When Vijay Mallya recently completed 30 years as Chairman of UB Group, he got a pleasant surprise from Diageo, the global liquor firm which is now a majority holder in his United Spirits (USL). It was a nicely-aged Black Dog Chairman's Reserve scotch whisky, with a fully bespoke, handcrafted presentation case created to showcase the craftmanship that underlay the 30-year-old drink it held.
Diageo, which recently coughed up a total of Rs 18,000 crore to take majority control of USL, seems to have a lot of faith in him. After investing as much as $36 million in Mallya's personal sorghum beer company in South Africa and bringing on board Smirnoff (the vodka brand of Diageo) as one of the sponsors of Mallya's Sahara Force India racing team, Diageo has extended its corporate guarantee by another six months on the $135-million loan Mallya has taken for one of his personal companies, Watson Ltd. The latter is also one of the vehicles used by Mallya for his Formula1 (F1) team.
The first term recently expired and has been renewed by another six months, according to a recent regulatory disclosure by Diageo. Watson's extension on its loan comes even as UB Holdings is struggling to explain how a loan of Rs 1,350 crore will be repaid to USL, as a result of which the latter is yet to declare its annual earnings for last year.
Mallya had earlier taken a loan of $135 million from Standard Chartered for Watson, the single largest shareholder with a significant 21.19 per cent stake in Mallya's holding company, UB Holdings.
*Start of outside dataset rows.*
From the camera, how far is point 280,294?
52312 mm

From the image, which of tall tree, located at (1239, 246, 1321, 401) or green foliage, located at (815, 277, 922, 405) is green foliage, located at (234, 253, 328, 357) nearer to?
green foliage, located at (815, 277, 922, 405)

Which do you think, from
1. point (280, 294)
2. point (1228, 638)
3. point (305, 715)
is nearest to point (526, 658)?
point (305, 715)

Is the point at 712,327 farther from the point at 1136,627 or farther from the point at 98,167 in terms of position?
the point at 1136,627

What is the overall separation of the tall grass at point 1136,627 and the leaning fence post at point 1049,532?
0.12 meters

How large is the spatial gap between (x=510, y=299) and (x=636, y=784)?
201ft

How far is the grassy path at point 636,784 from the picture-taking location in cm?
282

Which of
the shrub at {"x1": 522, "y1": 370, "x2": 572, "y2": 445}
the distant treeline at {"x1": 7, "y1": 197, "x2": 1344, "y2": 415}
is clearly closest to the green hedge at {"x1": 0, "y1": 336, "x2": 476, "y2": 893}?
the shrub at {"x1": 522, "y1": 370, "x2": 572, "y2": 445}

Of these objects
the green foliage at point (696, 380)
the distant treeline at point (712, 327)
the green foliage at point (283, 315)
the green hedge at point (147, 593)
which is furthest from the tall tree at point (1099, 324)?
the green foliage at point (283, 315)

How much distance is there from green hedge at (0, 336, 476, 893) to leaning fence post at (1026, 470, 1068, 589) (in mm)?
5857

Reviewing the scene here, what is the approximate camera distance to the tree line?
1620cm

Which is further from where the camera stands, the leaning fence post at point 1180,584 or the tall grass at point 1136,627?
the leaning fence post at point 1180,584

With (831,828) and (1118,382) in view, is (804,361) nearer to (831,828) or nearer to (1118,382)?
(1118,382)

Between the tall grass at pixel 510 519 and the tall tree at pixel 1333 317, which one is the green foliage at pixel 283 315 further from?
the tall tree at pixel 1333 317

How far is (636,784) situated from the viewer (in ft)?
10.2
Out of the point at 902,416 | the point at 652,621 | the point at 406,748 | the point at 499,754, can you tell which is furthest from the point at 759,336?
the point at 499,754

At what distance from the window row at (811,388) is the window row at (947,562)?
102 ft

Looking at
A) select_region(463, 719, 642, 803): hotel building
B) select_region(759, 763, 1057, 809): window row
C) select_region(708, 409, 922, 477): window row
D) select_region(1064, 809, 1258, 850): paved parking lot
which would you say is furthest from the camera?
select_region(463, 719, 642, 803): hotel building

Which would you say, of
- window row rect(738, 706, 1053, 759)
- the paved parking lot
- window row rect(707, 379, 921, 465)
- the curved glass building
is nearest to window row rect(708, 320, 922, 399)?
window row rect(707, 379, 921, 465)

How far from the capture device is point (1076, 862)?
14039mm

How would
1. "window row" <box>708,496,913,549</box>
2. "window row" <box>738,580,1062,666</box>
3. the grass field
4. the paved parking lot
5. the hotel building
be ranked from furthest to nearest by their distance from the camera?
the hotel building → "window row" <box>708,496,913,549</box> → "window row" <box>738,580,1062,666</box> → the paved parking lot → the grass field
Diageo has forked out a conditional back-stop guarantee, issued by Diageo Holdings Netherlands BV (DHN) to Standard Chartered, pursuant to a guarantee commitment agreement in respect of the liabilities of Watson.
This was entered into as part of the arrangements put in place at the closing of the USL transaction and announced by Diageo on July 4, 2013. "The term of this facility and the DHN guarantee were extended on July 22 for an additional six months, with the monetary limits of both the facility and the guarantee remaining unchanged," Diageo said in a regulatory disclosure.
The terms continue to require that the right of Standard Chartered to call on the guarantee is subject to the latter having first taken certain agreed steps to recover from Watson, including defined steps towards enforcement of its security package.
In addition, DHN has, in respect of its potential liability under this guarantee, the benefit of counter-indemnities from Watson and Mallya, as well as the security package put in place for the facility.
This move by Diageo comes as a small solace for Mallya, increasingly cornered by a slew of state-owned lenders and the tax authorities over his long-grounded Kingfisher Airlines, saddled with debt of around Rs 4,000 crore.